Brand Cross-Compatibility
8/9/10-speed: Shimano, SRAM, and KMC chains are fully interchangeable. 11-speed: Shimano and SRAM chains work on either system. 12-speed: Shimano and SRAM are NOT cross-compatible — different roller widths. Campagnolo chains work best with Campagnolo drivetrains at all speed counts. KMC makes chains for all systems and is often the best value.
Connecting Methods
Quick links (Shimano calls them "quick link", SRAM "PowerLock", KMC "Missing Link") snap together without tools and make removal easy. Shimano connecting pins are pressed in — reliable but single-use. Most riders prefer quick links for convenience.
Coatings & Durability
Standard nickel-plated chains last 2,000-3,000 miles with proper lubrication.
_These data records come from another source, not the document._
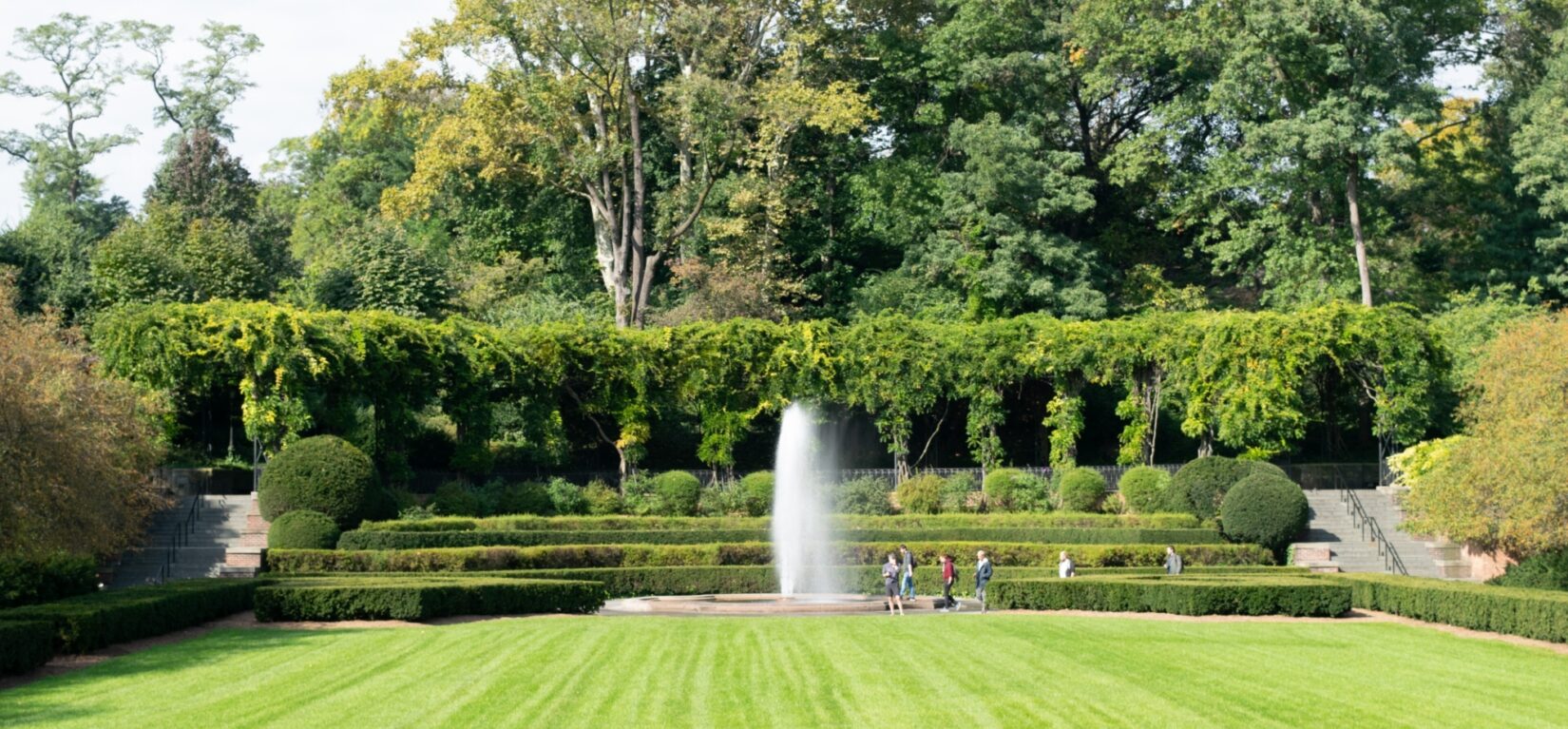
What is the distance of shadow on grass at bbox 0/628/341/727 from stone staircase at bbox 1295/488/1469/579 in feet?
76.5

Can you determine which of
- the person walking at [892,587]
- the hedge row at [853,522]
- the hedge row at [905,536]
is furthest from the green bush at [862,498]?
the person walking at [892,587]

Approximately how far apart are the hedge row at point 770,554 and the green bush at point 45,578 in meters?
7.78

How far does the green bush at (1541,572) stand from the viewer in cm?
2958

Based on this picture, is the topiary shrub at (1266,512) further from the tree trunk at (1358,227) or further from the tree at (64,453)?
the tree at (64,453)

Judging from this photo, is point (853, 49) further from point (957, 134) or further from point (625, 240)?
point (625, 240)

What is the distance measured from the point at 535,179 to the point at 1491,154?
31134mm

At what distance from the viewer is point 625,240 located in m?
53.9

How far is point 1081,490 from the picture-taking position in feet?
138

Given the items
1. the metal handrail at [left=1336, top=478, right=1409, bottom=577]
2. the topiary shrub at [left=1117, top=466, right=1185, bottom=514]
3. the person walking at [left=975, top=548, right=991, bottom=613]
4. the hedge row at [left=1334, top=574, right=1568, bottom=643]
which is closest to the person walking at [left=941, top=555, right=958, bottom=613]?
the person walking at [left=975, top=548, right=991, bottom=613]

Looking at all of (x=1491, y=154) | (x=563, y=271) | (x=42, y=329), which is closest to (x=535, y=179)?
(x=563, y=271)

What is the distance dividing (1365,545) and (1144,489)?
5.49 meters

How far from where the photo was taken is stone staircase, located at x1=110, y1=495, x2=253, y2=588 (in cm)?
3416

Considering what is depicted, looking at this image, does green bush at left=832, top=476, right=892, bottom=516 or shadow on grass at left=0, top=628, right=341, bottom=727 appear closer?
shadow on grass at left=0, top=628, right=341, bottom=727

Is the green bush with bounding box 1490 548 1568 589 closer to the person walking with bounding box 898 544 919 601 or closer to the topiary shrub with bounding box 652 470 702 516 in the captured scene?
the person walking with bounding box 898 544 919 601
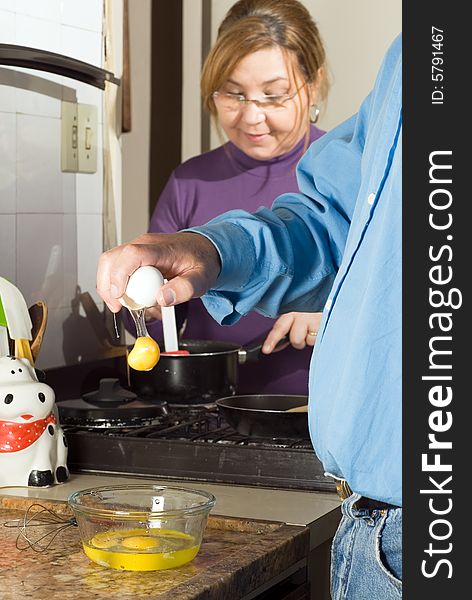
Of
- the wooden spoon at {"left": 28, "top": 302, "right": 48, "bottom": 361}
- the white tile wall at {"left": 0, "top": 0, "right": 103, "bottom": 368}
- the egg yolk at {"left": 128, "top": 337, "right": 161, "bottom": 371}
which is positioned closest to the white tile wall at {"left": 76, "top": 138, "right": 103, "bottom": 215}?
the white tile wall at {"left": 0, "top": 0, "right": 103, "bottom": 368}

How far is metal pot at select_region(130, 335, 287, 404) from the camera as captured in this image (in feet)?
6.15

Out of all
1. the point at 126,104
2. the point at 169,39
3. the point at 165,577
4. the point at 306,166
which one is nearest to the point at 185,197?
the point at 126,104

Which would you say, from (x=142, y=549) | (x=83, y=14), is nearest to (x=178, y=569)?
(x=142, y=549)

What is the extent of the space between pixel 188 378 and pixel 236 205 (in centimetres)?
68

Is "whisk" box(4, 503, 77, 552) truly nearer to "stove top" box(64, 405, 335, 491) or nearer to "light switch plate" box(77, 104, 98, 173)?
"stove top" box(64, 405, 335, 491)

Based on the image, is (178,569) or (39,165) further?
(39,165)

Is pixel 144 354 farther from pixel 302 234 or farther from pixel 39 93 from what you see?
pixel 39 93

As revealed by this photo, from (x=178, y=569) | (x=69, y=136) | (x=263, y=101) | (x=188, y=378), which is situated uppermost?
(x=263, y=101)

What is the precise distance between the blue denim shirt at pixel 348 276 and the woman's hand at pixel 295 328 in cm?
84

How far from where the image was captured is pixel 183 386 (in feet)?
6.17

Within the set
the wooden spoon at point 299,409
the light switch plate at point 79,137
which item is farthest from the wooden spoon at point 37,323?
the light switch plate at point 79,137

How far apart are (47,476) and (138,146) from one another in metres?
1.53

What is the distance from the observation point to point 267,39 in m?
2.33

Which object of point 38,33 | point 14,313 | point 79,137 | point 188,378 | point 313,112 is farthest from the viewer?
point 313,112
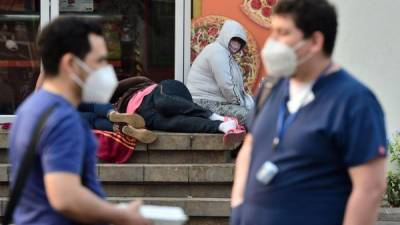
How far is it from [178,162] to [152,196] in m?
0.38

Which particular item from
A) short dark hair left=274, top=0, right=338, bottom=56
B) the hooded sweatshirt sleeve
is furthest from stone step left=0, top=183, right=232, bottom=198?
short dark hair left=274, top=0, right=338, bottom=56

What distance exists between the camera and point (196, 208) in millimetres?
6957

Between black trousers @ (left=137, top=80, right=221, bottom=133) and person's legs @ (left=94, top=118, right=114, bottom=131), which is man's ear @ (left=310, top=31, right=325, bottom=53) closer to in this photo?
black trousers @ (left=137, top=80, right=221, bottom=133)

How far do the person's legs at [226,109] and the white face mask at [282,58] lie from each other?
13.6 ft

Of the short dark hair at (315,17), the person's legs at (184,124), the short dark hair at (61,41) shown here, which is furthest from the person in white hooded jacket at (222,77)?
the short dark hair at (61,41)

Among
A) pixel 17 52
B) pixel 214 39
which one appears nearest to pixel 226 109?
pixel 214 39

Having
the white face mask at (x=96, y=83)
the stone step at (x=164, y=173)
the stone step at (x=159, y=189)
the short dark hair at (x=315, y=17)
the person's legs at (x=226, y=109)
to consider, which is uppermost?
the short dark hair at (x=315, y=17)

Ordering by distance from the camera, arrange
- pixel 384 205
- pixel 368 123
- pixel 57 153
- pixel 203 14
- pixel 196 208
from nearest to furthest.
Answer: pixel 57 153 → pixel 368 123 → pixel 196 208 → pixel 384 205 → pixel 203 14

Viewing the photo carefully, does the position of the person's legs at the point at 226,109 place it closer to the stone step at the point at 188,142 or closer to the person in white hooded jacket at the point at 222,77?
the person in white hooded jacket at the point at 222,77

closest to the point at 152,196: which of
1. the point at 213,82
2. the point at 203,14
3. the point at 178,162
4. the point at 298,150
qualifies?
the point at 178,162

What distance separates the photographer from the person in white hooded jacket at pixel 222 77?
24.8ft

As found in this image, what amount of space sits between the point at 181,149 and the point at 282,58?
4.09 meters

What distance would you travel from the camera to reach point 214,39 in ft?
26.5

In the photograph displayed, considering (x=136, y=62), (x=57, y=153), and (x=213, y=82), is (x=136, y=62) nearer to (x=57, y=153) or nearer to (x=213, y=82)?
(x=213, y=82)
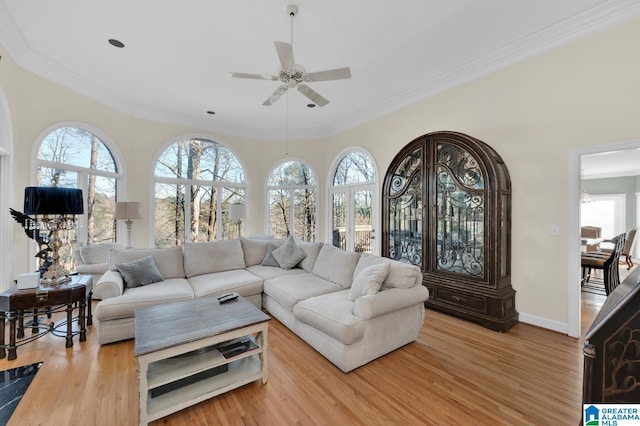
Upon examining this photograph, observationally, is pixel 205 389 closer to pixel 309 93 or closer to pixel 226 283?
pixel 226 283

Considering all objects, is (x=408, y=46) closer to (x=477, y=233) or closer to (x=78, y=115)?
(x=477, y=233)

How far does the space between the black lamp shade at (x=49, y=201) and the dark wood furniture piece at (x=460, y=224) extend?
13.2 feet

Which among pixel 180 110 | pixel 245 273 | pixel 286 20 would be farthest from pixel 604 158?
pixel 180 110

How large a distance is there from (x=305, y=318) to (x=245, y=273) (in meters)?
1.57

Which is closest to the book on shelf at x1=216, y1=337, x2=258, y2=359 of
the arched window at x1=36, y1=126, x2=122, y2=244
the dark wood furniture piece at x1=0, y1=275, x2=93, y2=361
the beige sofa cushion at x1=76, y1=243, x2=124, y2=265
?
the dark wood furniture piece at x1=0, y1=275, x2=93, y2=361

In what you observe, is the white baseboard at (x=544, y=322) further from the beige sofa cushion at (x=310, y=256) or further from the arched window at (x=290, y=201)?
the arched window at (x=290, y=201)

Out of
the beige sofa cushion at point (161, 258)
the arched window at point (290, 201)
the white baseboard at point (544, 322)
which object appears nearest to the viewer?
the white baseboard at point (544, 322)

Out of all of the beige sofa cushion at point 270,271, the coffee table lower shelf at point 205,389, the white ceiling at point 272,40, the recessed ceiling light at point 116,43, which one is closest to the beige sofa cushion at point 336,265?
the beige sofa cushion at point 270,271

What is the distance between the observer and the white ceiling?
2588 mm

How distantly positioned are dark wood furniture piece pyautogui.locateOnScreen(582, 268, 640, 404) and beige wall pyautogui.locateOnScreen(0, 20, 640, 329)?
2.60 metres

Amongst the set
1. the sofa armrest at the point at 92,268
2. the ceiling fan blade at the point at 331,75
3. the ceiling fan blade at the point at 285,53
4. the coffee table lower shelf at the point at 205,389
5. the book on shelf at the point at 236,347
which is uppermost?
the ceiling fan blade at the point at 285,53

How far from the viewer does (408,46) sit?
3176mm

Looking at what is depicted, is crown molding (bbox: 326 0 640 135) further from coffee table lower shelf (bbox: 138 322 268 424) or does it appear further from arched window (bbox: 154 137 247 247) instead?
coffee table lower shelf (bbox: 138 322 268 424)

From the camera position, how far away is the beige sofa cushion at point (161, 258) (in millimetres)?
3402
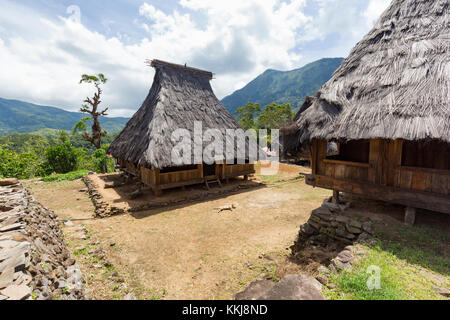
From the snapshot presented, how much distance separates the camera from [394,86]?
5.05m

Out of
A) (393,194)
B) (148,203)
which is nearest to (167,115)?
(148,203)

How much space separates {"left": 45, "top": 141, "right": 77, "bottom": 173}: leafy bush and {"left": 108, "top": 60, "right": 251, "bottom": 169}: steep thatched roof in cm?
565

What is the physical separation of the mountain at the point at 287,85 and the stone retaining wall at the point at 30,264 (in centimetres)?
12625

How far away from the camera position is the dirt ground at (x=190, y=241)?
434 centimetres

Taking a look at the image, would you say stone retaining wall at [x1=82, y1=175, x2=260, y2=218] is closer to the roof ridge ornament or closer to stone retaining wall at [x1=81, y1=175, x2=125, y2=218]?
stone retaining wall at [x1=81, y1=175, x2=125, y2=218]

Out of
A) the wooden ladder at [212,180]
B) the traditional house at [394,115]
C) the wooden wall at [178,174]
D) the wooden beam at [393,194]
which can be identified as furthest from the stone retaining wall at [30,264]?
the wooden ladder at [212,180]

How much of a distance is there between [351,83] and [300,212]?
4.87 metres

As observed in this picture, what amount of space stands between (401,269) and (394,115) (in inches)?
126

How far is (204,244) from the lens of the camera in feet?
19.7

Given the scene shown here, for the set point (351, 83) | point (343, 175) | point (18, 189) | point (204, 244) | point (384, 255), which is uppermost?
point (351, 83)

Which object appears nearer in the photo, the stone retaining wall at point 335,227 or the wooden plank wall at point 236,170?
the stone retaining wall at point 335,227

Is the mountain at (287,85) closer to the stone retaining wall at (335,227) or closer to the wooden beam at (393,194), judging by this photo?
the wooden beam at (393,194)
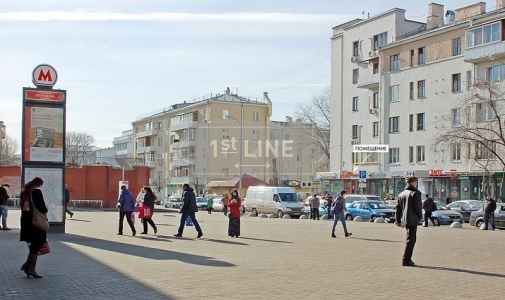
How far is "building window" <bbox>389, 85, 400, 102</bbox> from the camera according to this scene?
5859 centimetres

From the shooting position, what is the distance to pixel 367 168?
61.7m

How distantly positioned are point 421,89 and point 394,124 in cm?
440

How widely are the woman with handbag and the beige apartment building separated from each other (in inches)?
2930

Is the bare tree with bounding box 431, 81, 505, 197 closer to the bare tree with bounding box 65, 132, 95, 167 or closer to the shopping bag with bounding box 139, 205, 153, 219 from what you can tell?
the shopping bag with bounding box 139, 205, 153, 219

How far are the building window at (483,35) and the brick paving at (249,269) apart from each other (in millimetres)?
31341

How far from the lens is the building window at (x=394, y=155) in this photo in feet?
191

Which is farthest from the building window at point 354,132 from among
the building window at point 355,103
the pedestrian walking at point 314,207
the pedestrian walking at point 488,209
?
→ the pedestrian walking at point 488,209

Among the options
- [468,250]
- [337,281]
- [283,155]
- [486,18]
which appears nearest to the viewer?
[337,281]

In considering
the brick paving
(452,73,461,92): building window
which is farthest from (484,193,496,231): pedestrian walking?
(452,73,461,92): building window

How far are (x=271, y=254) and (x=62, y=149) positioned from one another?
374 inches

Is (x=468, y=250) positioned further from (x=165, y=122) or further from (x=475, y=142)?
(x=165, y=122)

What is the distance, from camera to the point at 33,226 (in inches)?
439

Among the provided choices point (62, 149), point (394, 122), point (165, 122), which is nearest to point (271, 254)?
point (62, 149)

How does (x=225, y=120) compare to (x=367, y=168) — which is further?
(x=225, y=120)
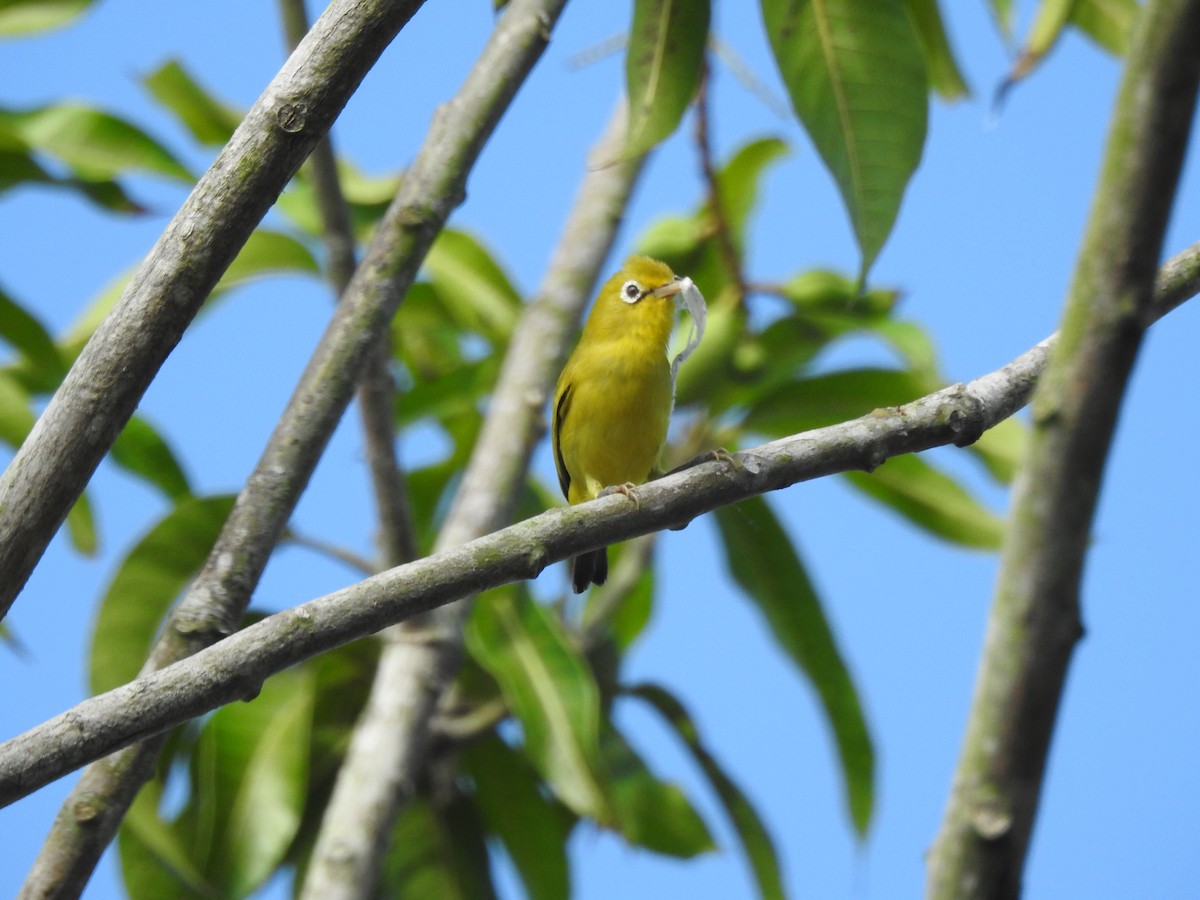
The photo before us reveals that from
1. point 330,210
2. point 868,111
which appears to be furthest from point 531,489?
point 868,111

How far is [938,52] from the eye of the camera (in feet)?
13.4

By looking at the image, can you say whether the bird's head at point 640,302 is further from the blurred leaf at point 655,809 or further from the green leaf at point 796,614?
the blurred leaf at point 655,809

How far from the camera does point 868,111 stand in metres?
2.55

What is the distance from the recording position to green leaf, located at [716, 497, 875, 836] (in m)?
4.38

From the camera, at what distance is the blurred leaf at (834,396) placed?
4578 millimetres

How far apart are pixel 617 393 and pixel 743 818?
185 centimetres

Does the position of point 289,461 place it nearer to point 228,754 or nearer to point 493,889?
point 228,754

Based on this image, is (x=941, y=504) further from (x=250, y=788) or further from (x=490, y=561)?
(x=490, y=561)

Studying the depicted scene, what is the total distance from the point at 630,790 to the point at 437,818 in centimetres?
74

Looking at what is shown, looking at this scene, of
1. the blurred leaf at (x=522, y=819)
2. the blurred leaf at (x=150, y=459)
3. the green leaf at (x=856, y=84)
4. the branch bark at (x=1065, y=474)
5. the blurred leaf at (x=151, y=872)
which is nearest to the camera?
the branch bark at (x=1065, y=474)

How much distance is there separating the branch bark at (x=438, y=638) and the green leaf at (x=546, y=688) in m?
0.34

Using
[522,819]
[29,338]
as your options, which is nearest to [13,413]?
[29,338]

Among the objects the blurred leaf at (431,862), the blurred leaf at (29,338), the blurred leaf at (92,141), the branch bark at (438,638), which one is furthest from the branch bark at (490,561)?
the blurred leaf at (92,141)

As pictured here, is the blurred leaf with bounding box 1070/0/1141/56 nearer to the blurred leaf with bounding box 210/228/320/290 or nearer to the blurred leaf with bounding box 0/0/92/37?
the blurred leaf with bounding box 210/228/320/290
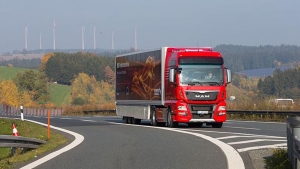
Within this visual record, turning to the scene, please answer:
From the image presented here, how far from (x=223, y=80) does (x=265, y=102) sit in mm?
12829

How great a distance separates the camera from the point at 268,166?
12445 mm

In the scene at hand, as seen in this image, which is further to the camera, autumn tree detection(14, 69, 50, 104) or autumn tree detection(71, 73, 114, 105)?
autumn tree detection(71, 73, 114, 105)

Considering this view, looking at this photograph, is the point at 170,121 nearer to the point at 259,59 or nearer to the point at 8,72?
the point at 8,72

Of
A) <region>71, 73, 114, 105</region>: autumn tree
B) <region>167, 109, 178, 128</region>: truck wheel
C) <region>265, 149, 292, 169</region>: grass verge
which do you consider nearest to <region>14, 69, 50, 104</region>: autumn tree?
<region>71, 73, 114, 105</region>: autumn tree

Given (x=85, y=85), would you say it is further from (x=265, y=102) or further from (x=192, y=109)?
(x=192, y=109)

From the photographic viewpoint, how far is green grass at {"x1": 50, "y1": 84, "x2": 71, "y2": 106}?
474ft

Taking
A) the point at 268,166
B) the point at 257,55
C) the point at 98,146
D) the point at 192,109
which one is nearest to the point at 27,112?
the point at 192,109

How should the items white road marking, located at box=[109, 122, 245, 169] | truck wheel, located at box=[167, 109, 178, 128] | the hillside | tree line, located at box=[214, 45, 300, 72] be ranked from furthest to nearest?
tree line, located at box=[214, 45, 300, 72], the hillside, truck wheel, located at box=[167, 109, 178, 128], white road marking, located at box=[109, 122, 245, 169]

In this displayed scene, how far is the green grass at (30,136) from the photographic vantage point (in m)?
14.8

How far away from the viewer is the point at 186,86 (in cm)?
2703

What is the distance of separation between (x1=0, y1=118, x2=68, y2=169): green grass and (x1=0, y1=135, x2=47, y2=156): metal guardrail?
0.18 metres

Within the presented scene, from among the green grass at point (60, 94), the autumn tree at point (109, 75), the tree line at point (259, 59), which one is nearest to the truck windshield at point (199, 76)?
the green grass at point (60, 94)

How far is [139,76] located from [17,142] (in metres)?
15.1

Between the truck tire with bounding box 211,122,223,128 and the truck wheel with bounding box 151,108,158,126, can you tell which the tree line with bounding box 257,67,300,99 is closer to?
the truck wheel with bounding box 151,108,158,126
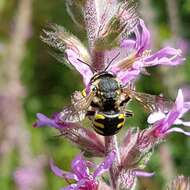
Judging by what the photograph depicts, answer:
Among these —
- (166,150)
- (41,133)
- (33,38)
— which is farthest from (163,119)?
(33,38)

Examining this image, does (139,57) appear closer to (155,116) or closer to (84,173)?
(155,116)

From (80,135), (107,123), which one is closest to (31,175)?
(80,135)

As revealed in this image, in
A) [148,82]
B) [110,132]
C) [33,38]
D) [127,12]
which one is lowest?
[110,132]

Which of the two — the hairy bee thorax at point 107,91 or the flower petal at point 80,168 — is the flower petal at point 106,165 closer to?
the flower petal at point 80,168

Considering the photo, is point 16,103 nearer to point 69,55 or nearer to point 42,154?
point 42,154

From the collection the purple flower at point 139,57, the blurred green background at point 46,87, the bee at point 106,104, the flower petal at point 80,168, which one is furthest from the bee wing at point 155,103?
the blurred green background at point 46,87

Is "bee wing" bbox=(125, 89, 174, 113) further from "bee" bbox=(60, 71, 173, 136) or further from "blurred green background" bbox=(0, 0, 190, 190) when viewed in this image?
"blurred green background" bbox=(0, 0, 190, 190)
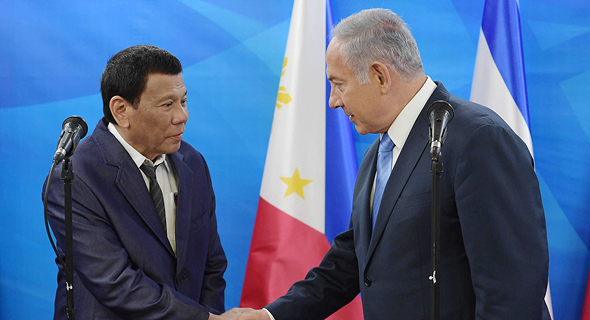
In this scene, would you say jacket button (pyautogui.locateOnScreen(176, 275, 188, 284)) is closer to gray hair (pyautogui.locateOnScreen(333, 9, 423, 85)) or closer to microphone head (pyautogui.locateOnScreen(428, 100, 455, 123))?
gray hair (pyautogui.locateOnScreen(333, 9, 423, 85))

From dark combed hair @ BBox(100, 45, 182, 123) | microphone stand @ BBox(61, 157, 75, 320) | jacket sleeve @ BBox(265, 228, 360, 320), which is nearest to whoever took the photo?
microphone stand @ BBox(61, 157, 75, 320)

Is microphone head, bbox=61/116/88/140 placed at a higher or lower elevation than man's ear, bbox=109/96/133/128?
lower

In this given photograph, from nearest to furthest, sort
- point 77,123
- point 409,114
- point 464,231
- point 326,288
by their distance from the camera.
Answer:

Premium coatings — Shimano SIL-TEC, SRAM Hard Chrome, KMC Diamond — reduce friction and extend life by 20-30%. Ceramic-coated aftermarket chains (CeramicSpeed UFO) are for marginal gains chasers: 1-2W savings at race pace.
Maintenance
Check chain wear every 500 miles with a chain checker. Replace at 0.5% stretch on 12-speed, 0.75% on 11-speed, 1.0% on 8-10 speed. A £15 chain replaced on time saves a £60 cassette. Clean and lube regularly — dry lube for summer, wet lube for winter, wax for the obsessive.